======== Excerpt ========

The number of fully vaccinated Australians has been estimated to be as low as 400,000.

The number of fully vaccinated Australians has been estimated to be as low as 400,000. Photo: Getty

The fight between the anti-vaccination movement and the rest of the world has intensified this week, with an international consortium calling for stricter processes on web-based anti-vaccination content.

Presented in Austria this week, The Salzburg Statement on Vaccination Acceptance has been signed off by 60-plus global health leaders supporting its mission statements.

Key to the statement is a call for search engines and social media platforms to further halt the spread of misinformation surrounding vaccinations, which experts tell The New Daily is an important step, because of how quickly misinformation can spread online.

“Research shows that anti-vaccination messages spread more quickly and have a wider reach than public health messages,” Macquarie University PhD candidate Maryke Steffens said.

Ms Steffens is investigating the anti-vaccination movement on social media and the internet for her PhD at the university’s Australian Institute of Health Innovation.

Earlier this year, Facebook announced it would be taking a range of steps to combat vaccine misinformation within its sphere, including Instagram. These steps included shutting down ads that promoted wrong or invalid information, demoting anti-vax pages and groups from recommendations and search suggestions, and giving itself the power to shut down fundraising pages that backed anti-vax causes.

Google has taken similar steps, in devaluing invalid content so it doesn’t appear as high in search results, when people are seeking vaccination content.

“Providing our users with trustworthy information is core to our mission, and anything discouraging parents from vaccinating their children against vaccine-preventable diseases is concerning,” a Google spokesperson told The New Daily.

“We’ve put a lot of effort into curbing misinformation in our products—from better search-ranking algorithms, to improving our ability to surface authoritative content, to tougher policies against monetisation of harmful or dangerous content on YouTube.

======== The data ========

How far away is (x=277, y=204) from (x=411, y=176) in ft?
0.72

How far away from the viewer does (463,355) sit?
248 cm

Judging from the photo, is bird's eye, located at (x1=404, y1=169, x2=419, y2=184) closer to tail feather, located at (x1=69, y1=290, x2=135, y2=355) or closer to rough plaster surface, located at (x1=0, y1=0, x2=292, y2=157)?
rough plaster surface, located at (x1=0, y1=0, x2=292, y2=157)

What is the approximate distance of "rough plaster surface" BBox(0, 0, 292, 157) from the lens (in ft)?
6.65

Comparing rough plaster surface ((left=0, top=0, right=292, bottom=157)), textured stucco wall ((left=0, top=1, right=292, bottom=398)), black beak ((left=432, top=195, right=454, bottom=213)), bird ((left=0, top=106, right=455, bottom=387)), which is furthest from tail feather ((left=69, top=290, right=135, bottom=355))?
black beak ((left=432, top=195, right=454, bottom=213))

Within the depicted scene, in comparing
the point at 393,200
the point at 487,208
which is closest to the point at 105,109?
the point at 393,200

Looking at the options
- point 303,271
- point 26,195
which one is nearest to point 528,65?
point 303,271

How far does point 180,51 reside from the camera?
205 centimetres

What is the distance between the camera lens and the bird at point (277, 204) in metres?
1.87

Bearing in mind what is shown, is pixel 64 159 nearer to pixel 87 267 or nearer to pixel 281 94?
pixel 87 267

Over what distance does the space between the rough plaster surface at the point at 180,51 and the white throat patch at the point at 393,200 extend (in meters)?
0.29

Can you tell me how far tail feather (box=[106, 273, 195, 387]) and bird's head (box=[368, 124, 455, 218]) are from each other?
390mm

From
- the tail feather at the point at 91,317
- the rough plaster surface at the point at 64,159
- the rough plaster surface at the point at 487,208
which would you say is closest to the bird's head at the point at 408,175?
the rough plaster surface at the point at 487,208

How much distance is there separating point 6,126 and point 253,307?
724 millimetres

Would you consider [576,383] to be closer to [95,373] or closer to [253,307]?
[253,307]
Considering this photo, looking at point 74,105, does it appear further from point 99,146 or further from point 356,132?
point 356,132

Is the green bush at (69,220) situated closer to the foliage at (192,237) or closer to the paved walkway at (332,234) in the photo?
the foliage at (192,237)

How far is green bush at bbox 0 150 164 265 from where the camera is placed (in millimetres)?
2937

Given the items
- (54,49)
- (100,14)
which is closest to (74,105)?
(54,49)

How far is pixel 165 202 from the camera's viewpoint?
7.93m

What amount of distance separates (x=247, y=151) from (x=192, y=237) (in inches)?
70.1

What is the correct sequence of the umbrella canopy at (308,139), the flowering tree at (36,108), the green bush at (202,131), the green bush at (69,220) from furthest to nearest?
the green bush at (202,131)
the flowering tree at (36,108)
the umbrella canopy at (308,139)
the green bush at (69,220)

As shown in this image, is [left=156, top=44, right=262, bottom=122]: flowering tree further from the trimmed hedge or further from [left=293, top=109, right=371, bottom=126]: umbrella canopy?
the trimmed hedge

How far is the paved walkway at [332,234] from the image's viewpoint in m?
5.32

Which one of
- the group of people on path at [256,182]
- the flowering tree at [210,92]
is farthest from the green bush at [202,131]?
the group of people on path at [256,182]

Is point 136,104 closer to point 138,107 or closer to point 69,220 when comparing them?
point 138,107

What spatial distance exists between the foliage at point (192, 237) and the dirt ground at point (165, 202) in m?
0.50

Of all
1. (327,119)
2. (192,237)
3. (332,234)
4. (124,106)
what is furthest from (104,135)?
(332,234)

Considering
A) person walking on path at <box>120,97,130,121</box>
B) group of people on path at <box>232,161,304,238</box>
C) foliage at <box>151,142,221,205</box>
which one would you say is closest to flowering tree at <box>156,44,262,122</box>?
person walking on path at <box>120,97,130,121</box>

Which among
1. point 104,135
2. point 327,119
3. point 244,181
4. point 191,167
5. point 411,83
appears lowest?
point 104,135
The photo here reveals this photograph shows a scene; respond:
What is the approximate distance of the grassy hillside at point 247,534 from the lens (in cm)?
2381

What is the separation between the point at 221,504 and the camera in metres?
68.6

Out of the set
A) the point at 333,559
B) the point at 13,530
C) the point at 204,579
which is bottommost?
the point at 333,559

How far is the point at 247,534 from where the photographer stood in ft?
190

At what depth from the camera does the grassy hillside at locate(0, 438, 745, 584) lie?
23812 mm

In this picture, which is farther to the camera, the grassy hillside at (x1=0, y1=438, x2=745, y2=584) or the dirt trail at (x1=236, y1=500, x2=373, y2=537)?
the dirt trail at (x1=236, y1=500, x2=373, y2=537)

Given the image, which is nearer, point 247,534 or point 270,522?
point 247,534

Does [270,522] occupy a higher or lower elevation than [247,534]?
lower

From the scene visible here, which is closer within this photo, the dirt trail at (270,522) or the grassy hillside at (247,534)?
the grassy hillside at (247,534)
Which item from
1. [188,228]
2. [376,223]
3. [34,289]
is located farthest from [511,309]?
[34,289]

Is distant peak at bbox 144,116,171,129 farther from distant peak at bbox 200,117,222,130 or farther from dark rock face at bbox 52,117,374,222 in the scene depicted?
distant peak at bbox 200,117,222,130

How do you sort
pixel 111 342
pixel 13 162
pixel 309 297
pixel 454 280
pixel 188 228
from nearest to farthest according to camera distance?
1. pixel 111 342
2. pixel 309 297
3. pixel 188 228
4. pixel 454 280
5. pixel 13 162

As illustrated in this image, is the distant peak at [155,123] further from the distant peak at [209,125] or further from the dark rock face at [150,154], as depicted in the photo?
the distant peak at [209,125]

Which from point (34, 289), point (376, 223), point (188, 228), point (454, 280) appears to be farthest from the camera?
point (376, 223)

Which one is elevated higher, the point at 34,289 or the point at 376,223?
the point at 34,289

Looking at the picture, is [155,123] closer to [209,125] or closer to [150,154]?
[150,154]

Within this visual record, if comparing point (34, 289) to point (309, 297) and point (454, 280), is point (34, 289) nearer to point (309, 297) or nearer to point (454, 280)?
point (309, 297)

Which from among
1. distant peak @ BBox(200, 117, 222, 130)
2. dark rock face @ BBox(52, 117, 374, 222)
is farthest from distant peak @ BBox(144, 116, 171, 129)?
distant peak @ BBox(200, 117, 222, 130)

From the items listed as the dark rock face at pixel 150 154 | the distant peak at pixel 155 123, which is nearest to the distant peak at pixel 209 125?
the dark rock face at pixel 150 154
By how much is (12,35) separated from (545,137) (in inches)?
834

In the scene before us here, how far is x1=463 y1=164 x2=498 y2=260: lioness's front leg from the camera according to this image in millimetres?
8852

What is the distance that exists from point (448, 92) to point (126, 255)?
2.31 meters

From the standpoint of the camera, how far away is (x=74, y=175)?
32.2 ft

========

Brief 1: Print the article on vaccine misinformation from "Presented in Austria" up to and including "can spread online.".
Brief 2: List the steps Facebook announced for fighting vaccine misinformation, as the article on vaccine misinformation gives them.
Brief 3: Pick up the article on vaccine misinformation where it stops and continue writing it.

Your response 1:
Presented in Austria this week, The Salzburg Statement on Vaccination Acceptance has been signed off by 60-plus global health leaders supporting its mission statements.

Key to the statement is a call for search engines and social media platforms to further halt the spread of misinformation surrounding vaccinations, which experts tell The New Daily is an important step, because of how quickly misinformation can spread online.

Your response 2:
- Shutting down ads that promoted wrong or invalid information
- Demoting anti-vax pages and groups from recommendations and search suggestions
- Giving itself the power to shut down fundraising pages that backed anti-vax causes

Your response 3:
“We know our work here isn’t done, and we’ll continue to evaluate our efforts to help improve our products.”

Facebook did not respond by deadline, when asked to provide an update on its anti-vax crackdown.

Harnessing a powerful weapon

The World Health Organisation declared the anti-vaccination movement one of the top 10 threats to global health in 2019, and Ms Steffans said we’d seen the dangerous effects on the movement on the world stage already this year.

She said the measles outbreak in the US – a disease that was declared eliminated in the country less than 20 years ago – was a byproduct of the rise of vaccination misinformation.

Ms Steffens cited studies that showed if people were exposed to anti-vaccination content, they were more likely to lose confidence in vaccinations and even shy away from getting vaccinated – without joining the anti-movement.

“That’s what we’ve seen happen in the US measles outbreak,” she said.

However, she said the same research showed people who were exposed to the misinformation or anti-vax messaging that were further exposed to straightforward and credible information about vaccination had any of that distrust restored.

That’s why the most important part of monitoring the message online and throughout social media was not to shut down free speech, but to provide valid, honest and credible information for the general public.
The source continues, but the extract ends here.